With the number of Holocaust survivors dwindling, a House committee voted Tuesday to urge seven European nations to quickly approve the opening of millions of Nazi files on concentration camps and their victims.

Earlier this month, an 11-nation body overseeing the long-secret archive set procedures to open the war records stored in Bad Arolsen, Germany, by the end of the year. Before the material can be accessed, all 11 must ratify an agreement adopted last year to end the 60-year ban on using the files for research.

The resolution approved by the House Foreign Affairs Committee calls on member countries who have not yet ratified to do so quickly in the interest of elderly Holocaust survivors.

Israel, the United States, Poland and the Netherlands have completed ratification.

Germany, Britain and Luxembourg have said they would ratify before the commission meets again in May. National elections in France and Belgium could cause delays in those countries, officials said, and the status in Italy and Greece was unclear.

The Associated Press, which was granted extensive access to the archive in recent months on condition that victims not be fully identified, has drawn attention to the documents.

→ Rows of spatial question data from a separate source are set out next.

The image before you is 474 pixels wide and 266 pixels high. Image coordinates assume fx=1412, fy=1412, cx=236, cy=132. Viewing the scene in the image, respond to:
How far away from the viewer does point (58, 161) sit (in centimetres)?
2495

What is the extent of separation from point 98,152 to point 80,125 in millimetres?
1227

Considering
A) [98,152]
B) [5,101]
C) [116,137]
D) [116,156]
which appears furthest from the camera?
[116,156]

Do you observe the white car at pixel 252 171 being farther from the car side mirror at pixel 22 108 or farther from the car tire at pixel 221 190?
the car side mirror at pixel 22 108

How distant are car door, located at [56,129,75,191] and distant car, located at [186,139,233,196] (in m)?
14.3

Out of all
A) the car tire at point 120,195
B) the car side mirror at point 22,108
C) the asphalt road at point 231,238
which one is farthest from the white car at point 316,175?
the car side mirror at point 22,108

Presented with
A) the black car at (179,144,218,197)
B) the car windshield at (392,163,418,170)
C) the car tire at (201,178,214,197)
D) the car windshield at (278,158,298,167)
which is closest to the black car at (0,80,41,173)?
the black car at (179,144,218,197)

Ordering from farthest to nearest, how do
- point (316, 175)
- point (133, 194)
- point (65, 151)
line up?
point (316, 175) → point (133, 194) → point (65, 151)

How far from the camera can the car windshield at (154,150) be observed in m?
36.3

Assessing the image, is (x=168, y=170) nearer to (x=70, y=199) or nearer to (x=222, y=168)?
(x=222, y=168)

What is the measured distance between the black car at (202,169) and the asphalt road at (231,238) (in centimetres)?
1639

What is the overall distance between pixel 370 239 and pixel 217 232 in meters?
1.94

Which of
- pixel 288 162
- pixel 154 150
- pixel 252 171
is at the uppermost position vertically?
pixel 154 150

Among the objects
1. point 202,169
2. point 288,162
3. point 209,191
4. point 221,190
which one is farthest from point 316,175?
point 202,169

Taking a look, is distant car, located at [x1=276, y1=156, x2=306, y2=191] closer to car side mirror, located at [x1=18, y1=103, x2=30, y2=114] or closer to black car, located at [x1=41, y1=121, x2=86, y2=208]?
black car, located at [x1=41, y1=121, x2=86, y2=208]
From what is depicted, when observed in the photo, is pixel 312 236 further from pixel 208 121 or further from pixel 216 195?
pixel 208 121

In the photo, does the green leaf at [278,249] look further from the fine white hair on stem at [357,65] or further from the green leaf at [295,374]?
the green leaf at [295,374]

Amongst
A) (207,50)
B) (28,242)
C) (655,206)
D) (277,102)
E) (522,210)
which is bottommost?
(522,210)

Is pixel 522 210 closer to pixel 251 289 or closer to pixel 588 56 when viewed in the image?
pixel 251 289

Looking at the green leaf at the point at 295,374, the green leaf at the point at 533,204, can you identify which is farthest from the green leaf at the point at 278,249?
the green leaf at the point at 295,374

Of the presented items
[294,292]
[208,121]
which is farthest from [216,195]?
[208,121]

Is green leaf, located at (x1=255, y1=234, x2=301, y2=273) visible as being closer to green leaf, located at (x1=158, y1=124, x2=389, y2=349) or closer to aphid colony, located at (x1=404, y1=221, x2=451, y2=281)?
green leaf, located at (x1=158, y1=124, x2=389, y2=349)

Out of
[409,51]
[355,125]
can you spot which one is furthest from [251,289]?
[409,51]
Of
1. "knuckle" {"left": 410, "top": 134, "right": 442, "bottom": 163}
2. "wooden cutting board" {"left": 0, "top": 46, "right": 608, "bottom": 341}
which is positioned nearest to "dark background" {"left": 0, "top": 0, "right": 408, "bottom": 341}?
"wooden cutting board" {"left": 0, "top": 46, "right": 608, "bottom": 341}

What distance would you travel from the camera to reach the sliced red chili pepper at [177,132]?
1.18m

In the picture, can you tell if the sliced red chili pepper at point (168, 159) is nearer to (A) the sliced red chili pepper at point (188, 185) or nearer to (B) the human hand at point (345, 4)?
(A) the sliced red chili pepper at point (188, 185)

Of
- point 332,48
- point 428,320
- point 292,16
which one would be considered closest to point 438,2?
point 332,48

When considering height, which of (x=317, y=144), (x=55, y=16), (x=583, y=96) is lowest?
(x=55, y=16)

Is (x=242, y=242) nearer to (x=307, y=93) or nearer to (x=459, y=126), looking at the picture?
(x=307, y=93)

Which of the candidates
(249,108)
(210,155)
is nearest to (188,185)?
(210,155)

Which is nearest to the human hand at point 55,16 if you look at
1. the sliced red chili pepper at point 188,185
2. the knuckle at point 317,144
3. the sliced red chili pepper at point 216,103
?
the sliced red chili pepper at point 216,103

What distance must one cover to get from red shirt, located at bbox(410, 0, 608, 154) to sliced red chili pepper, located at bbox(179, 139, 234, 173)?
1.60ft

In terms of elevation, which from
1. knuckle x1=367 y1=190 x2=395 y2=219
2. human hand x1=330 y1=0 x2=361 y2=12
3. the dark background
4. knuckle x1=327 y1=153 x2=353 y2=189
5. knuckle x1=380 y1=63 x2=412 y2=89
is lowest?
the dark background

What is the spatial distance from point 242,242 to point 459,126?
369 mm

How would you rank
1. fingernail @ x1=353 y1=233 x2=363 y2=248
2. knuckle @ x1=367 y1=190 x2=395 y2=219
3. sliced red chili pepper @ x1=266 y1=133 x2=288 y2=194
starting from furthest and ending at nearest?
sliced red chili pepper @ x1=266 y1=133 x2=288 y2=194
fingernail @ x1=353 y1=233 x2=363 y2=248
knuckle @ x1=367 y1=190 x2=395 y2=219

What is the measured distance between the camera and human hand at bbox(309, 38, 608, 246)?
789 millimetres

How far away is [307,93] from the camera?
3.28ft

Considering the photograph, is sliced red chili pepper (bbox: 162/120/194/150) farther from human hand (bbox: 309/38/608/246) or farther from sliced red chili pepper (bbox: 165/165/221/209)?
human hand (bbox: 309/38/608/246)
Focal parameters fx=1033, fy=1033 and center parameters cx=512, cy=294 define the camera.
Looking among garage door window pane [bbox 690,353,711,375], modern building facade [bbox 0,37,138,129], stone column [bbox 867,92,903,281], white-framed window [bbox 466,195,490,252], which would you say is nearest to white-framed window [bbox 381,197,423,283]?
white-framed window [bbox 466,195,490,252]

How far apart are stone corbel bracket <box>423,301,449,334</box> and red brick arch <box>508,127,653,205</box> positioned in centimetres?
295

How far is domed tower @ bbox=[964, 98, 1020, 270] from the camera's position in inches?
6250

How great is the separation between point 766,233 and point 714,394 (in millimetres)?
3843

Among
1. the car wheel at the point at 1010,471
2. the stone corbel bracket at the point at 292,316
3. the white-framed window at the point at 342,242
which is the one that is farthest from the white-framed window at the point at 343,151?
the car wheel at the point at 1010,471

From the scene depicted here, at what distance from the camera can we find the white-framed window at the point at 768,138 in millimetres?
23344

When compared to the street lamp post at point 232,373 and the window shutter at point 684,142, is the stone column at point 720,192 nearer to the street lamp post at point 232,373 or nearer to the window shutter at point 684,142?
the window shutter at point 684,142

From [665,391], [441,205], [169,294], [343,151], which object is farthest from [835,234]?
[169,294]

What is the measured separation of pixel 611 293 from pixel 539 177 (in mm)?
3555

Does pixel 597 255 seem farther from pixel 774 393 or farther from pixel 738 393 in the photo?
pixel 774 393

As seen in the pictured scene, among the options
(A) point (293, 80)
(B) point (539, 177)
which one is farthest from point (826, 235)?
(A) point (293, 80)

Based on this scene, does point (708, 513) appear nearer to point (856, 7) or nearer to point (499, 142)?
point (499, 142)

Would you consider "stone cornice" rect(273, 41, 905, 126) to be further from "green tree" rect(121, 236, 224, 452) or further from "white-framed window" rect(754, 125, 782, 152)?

AP researchers have seen letters by Nazi commanders, Gestapo orders and vivid testimony from victims and observers of the brutality of camp life and the "death marches" when camps were ordered cleared of prisoners at the end of the war.

Scholars say the Bad Arolsen files will fill gaps in history and provide a unique perspective gained from seeing original Nazi letters, the minutiae of the concentration camps' structures, slave labor records and the testimony of victims and ordinary Germans who witnessed the brutality of the Gestapo.

In the last 60 years, the International Committee of the Red Cross' Tracing Service has responded to 11 million requests from survivors and their families. Most inquiries have resulted in delays lasting years and produced sketchy replies.

The files have been used since the 1950s to help determine the fate of people who disappeared during the Third Reich. Later, the files were also used to validate claims for compensation.